EXCERPTED TEXT below:

The hidden tale of north Queensland’s red past

March 1, 2018
Issue 
Resistance Books has done a great service by reprinting 'The Red North'.

The Red North: The Popular Front in North Queensland
Diane Menghetti
Resistance Books

Growing up in northern Queensland in a family of unionists, I learnt the bare facts of the region’s radical history as part of the local folklore — Townsville had elected Communists to the local council, and Bowen twice sent a Communist, Fred Paterson, to state parliament.

When I was first “getting political”, my uncle recommended Diane Menghetti’s The Red North — first published in 1981 — but it was out of print and hard to track down.

Resistance Books has done a great service by reprinting The Red North, with a new introduction by Green Left Weekly’s Jim McIlroy (author of his own book about the left in Queensland of the same name).

The Red North examines the history of the Communist Party of Australia (CPA) in far-north Queensland, from its origins in the early 1920’s. It looks at the CPA’s organising role in the sugar workers’ and canecutters’ strikes of the ’30s, the pre-war Popular Front and anti-fascist struggle, through to the ban on the party during World War II, and a brief epilogue discussing post-war events.

The book also discusses the history of women’s activism in the North Queensland CPA and the relationship between the party and the labour movement, the Australian Labor Party and the regional community.

End of EXCERPTED TEXT.
EXCERPTED DATA below:

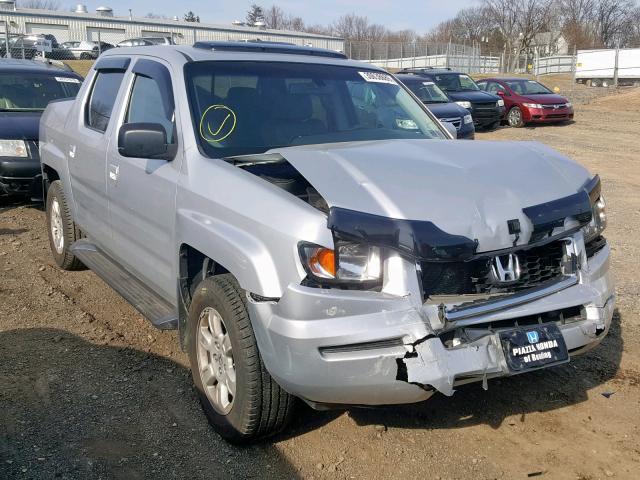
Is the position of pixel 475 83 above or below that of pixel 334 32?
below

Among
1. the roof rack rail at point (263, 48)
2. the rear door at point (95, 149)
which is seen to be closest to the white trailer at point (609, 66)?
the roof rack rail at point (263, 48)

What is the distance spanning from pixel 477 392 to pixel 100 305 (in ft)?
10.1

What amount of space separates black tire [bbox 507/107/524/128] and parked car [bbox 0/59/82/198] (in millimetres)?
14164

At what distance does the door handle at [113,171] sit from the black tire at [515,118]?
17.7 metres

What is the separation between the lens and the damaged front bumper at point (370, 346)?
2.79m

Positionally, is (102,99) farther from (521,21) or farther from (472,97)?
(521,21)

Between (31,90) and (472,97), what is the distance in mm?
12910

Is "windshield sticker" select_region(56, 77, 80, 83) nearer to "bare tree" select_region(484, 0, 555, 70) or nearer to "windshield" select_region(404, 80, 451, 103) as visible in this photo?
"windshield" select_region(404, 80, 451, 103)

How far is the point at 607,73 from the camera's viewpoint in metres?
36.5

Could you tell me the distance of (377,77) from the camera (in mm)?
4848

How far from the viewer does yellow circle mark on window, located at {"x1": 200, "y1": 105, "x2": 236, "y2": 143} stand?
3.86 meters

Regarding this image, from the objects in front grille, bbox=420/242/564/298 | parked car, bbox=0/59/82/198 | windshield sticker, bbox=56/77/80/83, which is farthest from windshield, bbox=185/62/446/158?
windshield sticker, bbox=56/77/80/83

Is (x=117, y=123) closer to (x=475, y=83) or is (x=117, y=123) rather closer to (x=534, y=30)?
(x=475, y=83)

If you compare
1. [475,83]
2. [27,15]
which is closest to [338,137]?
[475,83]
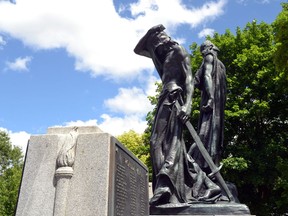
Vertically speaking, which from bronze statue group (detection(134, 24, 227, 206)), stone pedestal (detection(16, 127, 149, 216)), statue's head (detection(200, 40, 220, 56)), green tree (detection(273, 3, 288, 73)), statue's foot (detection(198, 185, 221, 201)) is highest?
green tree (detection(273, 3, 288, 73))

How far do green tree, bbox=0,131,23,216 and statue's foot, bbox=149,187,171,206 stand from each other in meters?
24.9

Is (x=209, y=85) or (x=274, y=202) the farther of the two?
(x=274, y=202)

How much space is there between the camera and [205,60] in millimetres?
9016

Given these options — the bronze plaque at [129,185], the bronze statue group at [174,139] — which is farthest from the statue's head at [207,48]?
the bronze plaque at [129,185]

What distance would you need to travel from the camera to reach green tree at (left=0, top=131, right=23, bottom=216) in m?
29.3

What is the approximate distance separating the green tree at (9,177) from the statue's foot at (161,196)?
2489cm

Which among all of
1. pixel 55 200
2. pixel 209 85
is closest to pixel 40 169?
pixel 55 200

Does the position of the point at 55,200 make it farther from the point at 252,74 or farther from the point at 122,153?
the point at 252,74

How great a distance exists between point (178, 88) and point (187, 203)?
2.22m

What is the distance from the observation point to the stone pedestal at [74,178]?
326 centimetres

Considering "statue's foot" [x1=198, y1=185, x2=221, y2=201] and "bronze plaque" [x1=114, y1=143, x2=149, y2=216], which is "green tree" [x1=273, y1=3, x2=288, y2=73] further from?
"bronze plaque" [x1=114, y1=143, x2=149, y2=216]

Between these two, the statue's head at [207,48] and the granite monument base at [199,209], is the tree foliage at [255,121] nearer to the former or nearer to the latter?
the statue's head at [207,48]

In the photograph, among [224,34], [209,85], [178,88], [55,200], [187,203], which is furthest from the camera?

End of EXCERPTED DATA.

## QUESTIONS
1. Translate this sentence from the book review into Spanish: "The Red North examines the history of the Communist Party of Australia (CPA) in far-north Queensland, from its origins in the early 1920’s."
2. List every person the book review mentions by name.
3. Decide whether each statement agrees with the book review, and support each yes or no with the deciding words from the text: (a) The Red North first appeared in 1981. (b) Bowen sent Fred Paterson to state parliament only once. (c) The reprint carries a new introduction by Diane Menghetti.

## PER-TASK ANSWERS
1. The Red North examina la historia del Partido Comunista de Australia (CPA) en el extremo norte de Queensland, desde sus orígenes a principios de la década de 1920.

2. Fred Paterson, Diane Menghetti, Jim McIlroy

3.
(a) Yes: "first published in 1981"
(b) No: "Bowen twice sent a Communist, Fred Paterson, to state parliament"
(c) No: "with a new introduction by Green Left Weekly’s Jim McIlroy"